PAGE EXTRACT
==============================
This is how hard it is to get it right…

Ramanujan, the self-taught Indian mathematician, is being celebrated this year. Jeremy Irons and Dev Patel (Slumdog millionaire) star in a film being made in Cambridge as I write, summer 2014.  Another film about his life has just been completed.

Ramanujan wrote down, worked on, and arrived at thousands of results, the vast majority of which were correct. He came to Cambridge for five years towards the end of his short life and became a Fellow of the Royal Society. Born in Madras in 1887, he died there of TB in 1920, aged 32.

This little anecdote below, however, from the 1940 book “Ramanujan” by Professor G Hardy (Chapters I and II), who helped bring Ramanujan to Cambridge, shows how hard it is to get it right in mathematics.

In the theory of prime numbers, there was a ‘prime number theorem’ for the number of primes up to a given number, call it x, which, brilliantly, Ramanujan independently rediscovered. Gauss, Legendre and Dirichlet had “endorsed” it prior. The theorem however “errs by defect” – which means if you stress test it enough, i.e. go to high enough examples, you’ll see it deviate from the truth, and increasingly so.

Up to x = 1 billion, the expression is good!

But another mathematician, Littlewood, went on in 1912 to show that there are an infinite number of (very high) values of x where the formula is shown to be incorrect. He did so by looking at its difference from a better, proven formula for the number of primes up to a given value, and an example found by a man called Skewes was 10 to the power of ten to the power of ten to the power 34. A large number! Hardy thought this was the “largest number ever to have served a definite purpose in mathematics”.

When Einstein wrote down Special and General Relativity and these were later tested, this showed that under certain conditions (strong gravitational fields or velocities close to the speed of light) the Newtonian theory was very wrong. Quantum mechanics does the same thing at the small scale to Newton’s theories.

A conjecture, a model, a hypothesis remains just that until you prove it, as in mathematics, e.g. prime numbers,  or do experiments to check it, as in gravitation, or in small-scale physics.

Proof is extremely difficult.
==============================
EXCERPTED RECORDS

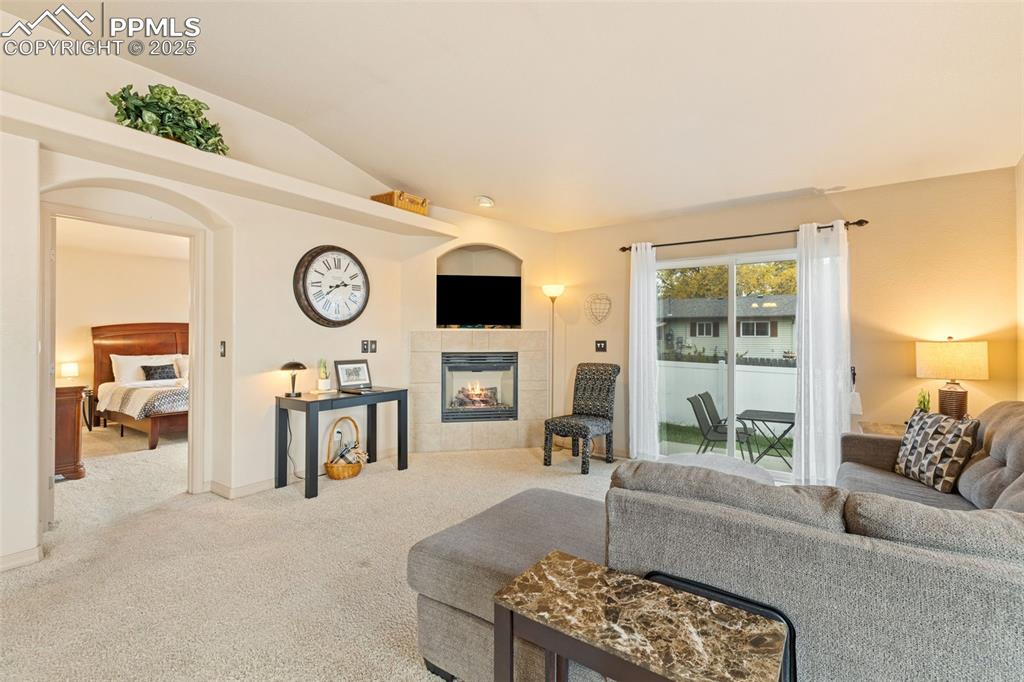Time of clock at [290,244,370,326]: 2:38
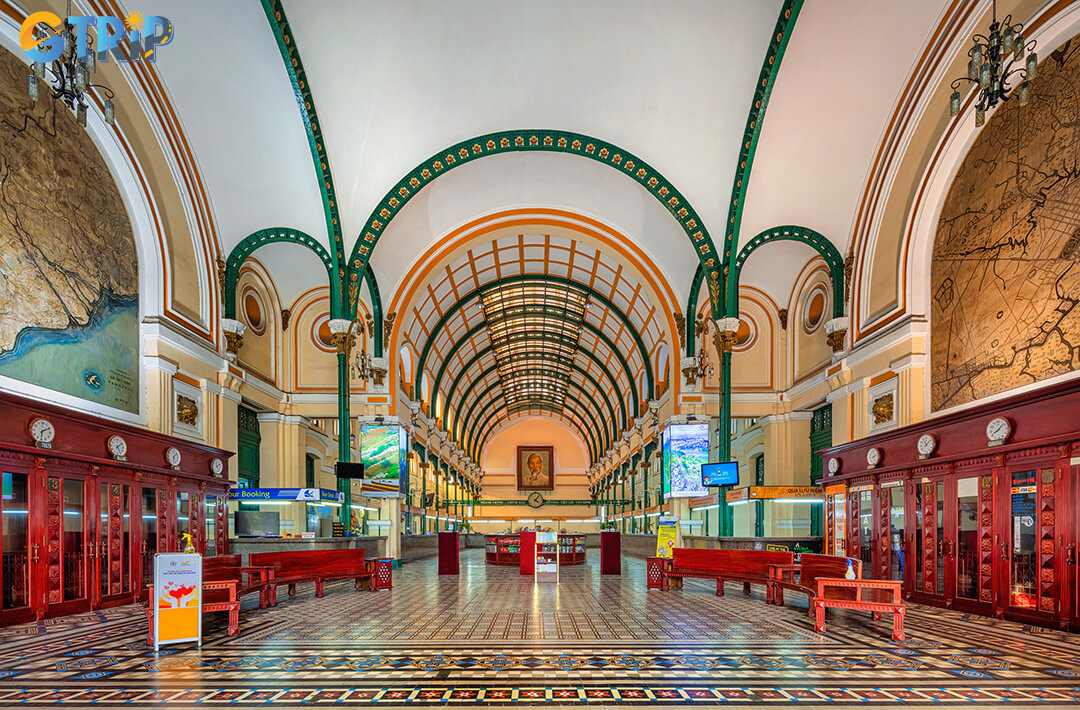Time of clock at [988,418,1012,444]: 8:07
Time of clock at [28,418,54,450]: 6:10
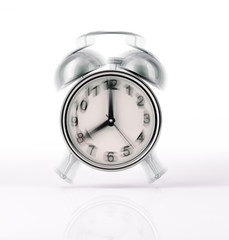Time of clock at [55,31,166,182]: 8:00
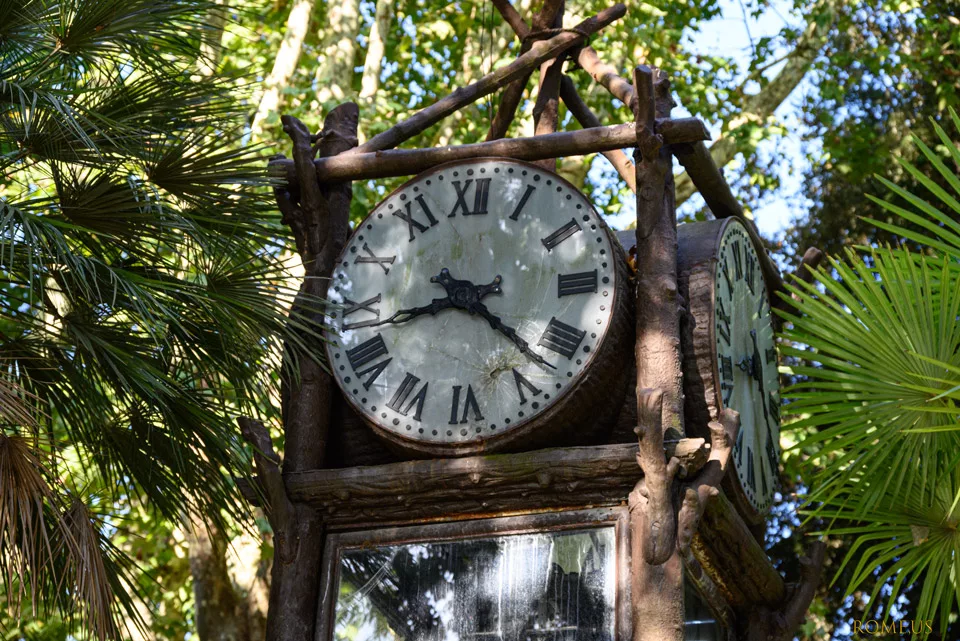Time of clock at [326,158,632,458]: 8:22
==============================
According to the Ramanujan piece, where and in what year did Ramanujan die? The entries aren't needed here.

He died in Madras in 1920, aged 32.